> **TASK**: Copy out the provided text on driving world models word for word.

World models have likewise become an important paradigm in autonomous driving, where they increasingly unify perception, prediction, planning, and simulation. Compared with robotic manipulation, driving places stronger demands on long-horizon forecasting, multi-agent interaction, structured geometry, and safety-critical planning. Accordingly, driving world models often learn future-evolving scene representations---in image space, multi-view space, occupancy space, or compact latent space---and use them to support downstream planning or end-to-end driving decisions [@mile; @gaia; @occworld; @drivewm]. Early and representative works already reveal two complementary routes. One emphasizes compact or structured predictive states: MILE learns a latent dynamics model with geometric inductive bias for urban driving [@mile], while OccWorld formulates world modeling in 3D occupancy space so that ego motion and scene evolution are represented in a planning-compatible form [@occworld]. The other makes the generative world-model view more explicit: GAIA-1 casts driving world modeling as multimodal sequence modeling over video, text, and action tokens [@gaia], and DriveDreamer uses diffusion-based modeling with structural constraints to capture complex traffic evolution from real driving data [@drivedreamer].

> **Records from a data source**:
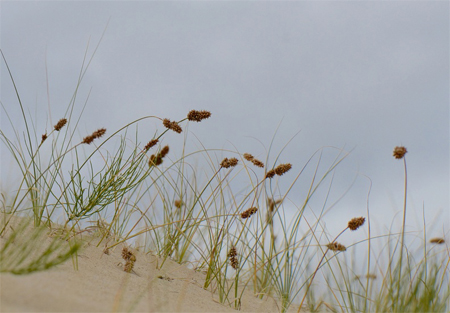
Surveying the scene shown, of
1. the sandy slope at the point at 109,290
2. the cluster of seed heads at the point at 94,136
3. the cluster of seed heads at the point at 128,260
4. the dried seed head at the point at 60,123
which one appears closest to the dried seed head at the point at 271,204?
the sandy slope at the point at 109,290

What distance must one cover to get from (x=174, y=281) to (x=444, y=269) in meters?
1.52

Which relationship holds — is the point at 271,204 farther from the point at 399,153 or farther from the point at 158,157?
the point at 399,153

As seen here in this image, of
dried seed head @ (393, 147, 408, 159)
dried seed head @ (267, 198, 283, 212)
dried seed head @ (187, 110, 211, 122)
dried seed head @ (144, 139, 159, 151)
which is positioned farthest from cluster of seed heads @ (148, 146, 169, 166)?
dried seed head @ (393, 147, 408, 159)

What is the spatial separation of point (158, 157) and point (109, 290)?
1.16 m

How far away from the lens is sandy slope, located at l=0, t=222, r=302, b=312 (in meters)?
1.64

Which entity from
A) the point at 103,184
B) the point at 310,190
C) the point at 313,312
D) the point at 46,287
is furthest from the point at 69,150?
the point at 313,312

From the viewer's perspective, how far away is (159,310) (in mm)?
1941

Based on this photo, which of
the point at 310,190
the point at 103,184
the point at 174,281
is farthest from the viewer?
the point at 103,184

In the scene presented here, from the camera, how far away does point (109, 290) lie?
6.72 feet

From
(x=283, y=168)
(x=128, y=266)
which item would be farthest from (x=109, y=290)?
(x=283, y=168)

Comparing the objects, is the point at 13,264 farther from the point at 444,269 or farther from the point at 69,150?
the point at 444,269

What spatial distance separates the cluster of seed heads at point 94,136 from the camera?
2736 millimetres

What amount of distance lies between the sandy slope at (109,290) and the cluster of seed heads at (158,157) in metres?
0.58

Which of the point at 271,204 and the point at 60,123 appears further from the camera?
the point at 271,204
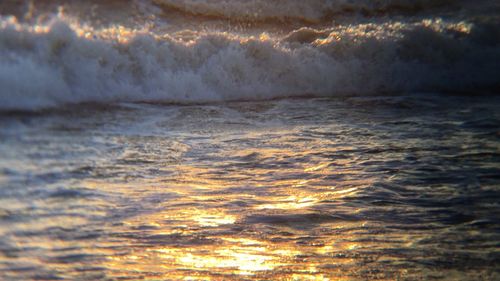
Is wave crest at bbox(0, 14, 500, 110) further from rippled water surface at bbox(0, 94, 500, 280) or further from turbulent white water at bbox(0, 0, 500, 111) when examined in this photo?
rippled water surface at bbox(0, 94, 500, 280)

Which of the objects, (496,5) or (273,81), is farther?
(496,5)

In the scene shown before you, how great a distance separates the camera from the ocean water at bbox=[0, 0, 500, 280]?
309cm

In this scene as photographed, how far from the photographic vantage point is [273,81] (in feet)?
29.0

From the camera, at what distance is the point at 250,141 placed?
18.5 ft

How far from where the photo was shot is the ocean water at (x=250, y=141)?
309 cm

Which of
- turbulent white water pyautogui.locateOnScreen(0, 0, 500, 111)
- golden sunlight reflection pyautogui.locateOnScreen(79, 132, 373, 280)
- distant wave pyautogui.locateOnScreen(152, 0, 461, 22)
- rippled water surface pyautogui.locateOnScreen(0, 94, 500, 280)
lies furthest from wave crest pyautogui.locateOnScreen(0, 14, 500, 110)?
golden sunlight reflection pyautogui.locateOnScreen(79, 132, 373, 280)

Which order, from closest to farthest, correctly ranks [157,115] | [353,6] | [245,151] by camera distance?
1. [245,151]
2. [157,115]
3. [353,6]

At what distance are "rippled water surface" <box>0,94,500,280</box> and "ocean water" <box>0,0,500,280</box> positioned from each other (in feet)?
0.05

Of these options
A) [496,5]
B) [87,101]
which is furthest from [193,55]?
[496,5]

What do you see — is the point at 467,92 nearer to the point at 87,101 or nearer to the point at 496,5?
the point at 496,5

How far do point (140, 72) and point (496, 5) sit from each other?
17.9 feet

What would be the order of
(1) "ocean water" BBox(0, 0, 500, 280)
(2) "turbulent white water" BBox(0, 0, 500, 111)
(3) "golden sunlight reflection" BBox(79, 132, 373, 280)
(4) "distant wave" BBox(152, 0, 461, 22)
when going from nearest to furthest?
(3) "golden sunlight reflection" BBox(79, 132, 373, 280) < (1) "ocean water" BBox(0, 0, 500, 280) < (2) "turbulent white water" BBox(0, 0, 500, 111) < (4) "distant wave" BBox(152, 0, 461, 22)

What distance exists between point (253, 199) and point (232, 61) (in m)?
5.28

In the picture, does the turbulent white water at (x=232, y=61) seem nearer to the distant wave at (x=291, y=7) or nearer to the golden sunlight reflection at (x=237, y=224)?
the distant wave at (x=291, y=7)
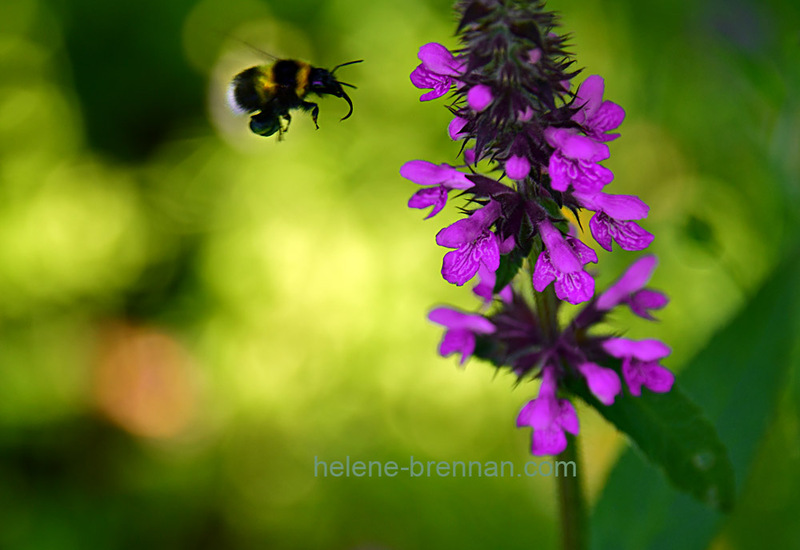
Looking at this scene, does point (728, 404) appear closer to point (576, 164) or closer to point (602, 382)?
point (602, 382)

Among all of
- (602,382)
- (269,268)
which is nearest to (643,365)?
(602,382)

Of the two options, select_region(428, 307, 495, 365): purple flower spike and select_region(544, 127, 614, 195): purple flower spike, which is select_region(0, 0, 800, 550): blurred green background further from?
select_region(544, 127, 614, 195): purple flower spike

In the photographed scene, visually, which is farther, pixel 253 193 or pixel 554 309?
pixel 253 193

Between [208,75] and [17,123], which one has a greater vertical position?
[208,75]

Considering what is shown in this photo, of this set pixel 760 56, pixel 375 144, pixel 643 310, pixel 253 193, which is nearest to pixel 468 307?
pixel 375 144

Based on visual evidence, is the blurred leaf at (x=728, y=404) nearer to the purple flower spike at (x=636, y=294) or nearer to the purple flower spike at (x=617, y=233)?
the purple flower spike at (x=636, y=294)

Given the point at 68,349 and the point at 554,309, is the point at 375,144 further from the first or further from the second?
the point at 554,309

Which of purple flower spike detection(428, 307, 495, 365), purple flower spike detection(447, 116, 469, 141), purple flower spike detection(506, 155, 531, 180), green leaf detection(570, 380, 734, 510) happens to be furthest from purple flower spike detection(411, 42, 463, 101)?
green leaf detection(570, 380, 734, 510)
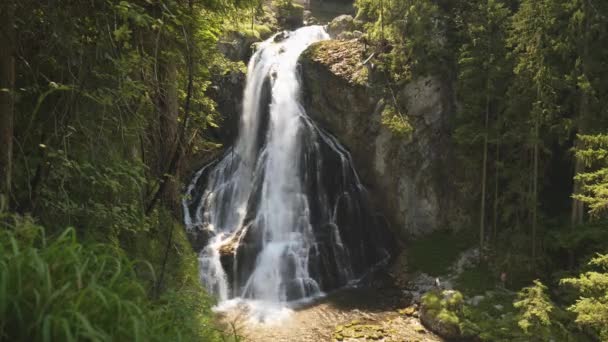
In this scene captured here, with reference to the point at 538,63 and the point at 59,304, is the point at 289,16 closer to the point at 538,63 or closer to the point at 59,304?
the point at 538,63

> **SOLUTION**:
World models have likewise become an important paradigm in autonomous driving, where they increasingly unify perception, prediction, planning, and simulation. Compared with robotic manipulation, driving places stronger demands on long-horizon forecasting, multi-agent interaction, structured geometry, and safety-critical planning. Accordingly, driving world models often learn future-evolving scene representations---in image space, multi-view space, occupancy space, or compact latent space---and use them to support downstream planning or end-to-end driving decisions [@mile; @gaia; @occworld; @drivewm]. Early and representative works already reveal two complementary routes. One emphasizes compact or structured predictive states: MILE learns a latent dynamics model with geometric inductive bias for urban driving [@mile], while OccWorld formulates world modeling in 3D occupancy space so that ego motion and scene evolution are represented in a planning-compatible form [@occworld]. The other makes the generative world-model view more explicit: GAIA-1 casts driving world modeling as multimodal sequence modeling over video, text, and action tokens [@gaia], and DriveDreamer uses diffusion-based modeling with structural constraints to capture complex traffic evolution from real driving data [@drivedreamer].